- [Exercise requirements] A verbatim copy of the listing is what is needed, minus any pictures.
# # # # #
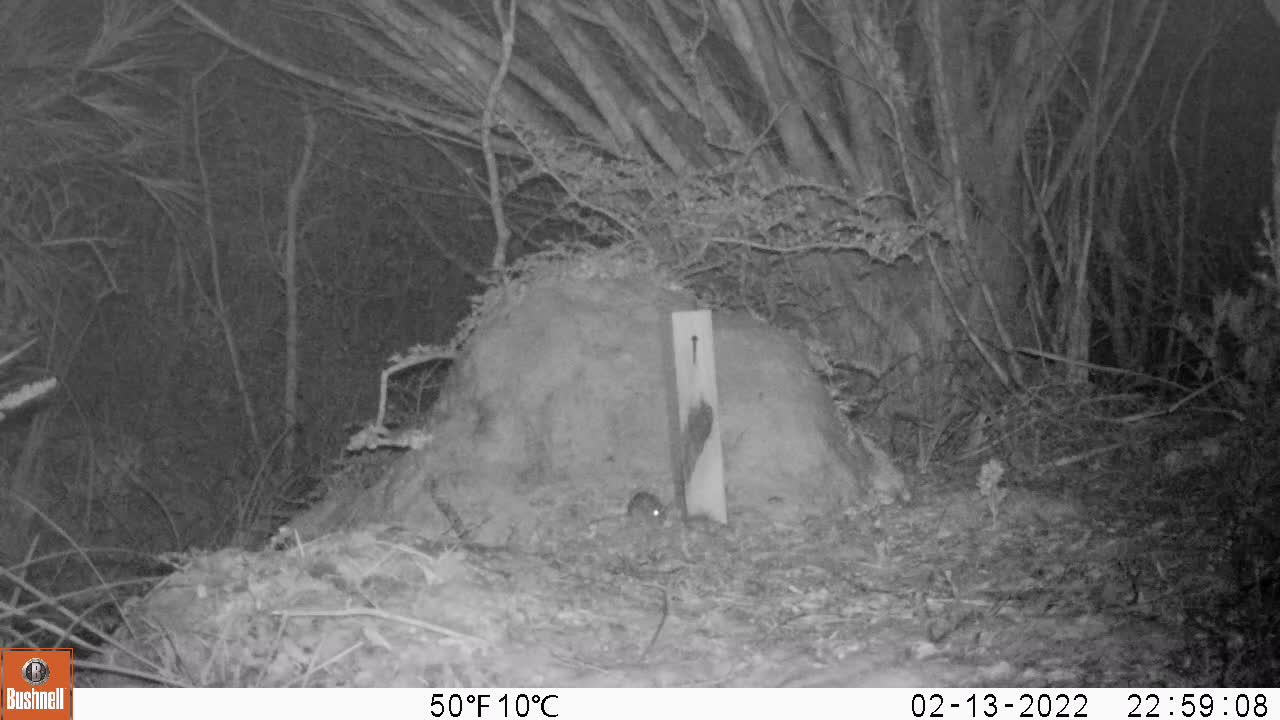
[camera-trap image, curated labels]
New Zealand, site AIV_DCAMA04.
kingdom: Animalia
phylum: Chordata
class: Mammalia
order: Rodentia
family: Muridae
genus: Mus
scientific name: Mus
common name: mouse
# # # # #
- [Problem solution]
[camera-trap image, curated labels]
New Zealand, site AIV_DCAMA04.
kingdom: Animalia
phylum: Chordata
class: Mammalia
order: Rodentia
family: Muridae
genus: Mus
scientific name: Mus
common name: mouse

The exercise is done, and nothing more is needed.